— begin Data for this exercise —

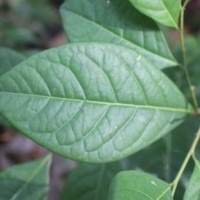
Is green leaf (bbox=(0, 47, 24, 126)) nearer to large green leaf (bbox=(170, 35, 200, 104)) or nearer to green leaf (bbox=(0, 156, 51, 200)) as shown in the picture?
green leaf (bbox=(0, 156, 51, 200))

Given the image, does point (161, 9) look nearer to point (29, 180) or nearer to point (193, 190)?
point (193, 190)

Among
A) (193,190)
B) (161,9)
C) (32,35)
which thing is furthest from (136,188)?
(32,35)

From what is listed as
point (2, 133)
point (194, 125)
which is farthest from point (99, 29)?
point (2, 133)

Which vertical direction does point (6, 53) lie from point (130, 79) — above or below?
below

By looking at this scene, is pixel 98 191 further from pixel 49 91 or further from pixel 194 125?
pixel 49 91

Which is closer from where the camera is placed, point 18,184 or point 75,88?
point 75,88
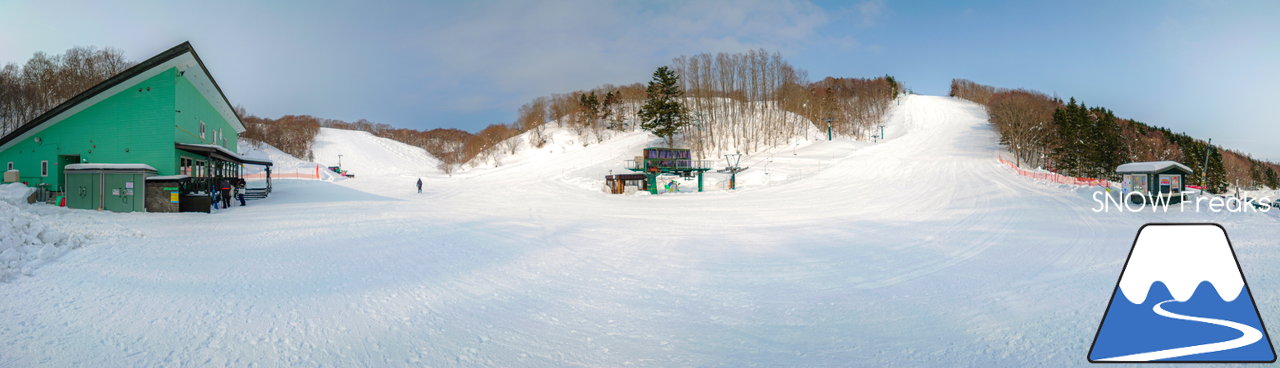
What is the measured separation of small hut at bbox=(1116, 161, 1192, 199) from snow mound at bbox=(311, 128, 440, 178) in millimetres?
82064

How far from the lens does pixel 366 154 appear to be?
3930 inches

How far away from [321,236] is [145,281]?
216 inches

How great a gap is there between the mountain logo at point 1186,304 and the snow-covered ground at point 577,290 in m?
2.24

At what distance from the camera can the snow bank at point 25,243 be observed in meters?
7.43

— end Data for this exercise —

= What needs to be done =
Rewrite the listing from the line with "What is the" through the end of the listing, changing "small hut" to "wooden cabin" and keeping everything else the same. Return only those lines.

= Output of the task =
What is the measured separation of wooden cabin at bbox=(1116, 161, 1192, 199) from snow mound at bbox=(311, 128, 440, 178) in millimetres?
82064

How far from the lens does pixel 366 154 appear to be?
3930 inches

How far away from [321,236] is [145,281]?
216 inches

How great a gap is there between the mountain logo at point 1186,304 and the snow-covered ground at point 577,290 in m?
2.24

At what distance from the camera can the snow bank at point 25,243 be observed in meters?
7.43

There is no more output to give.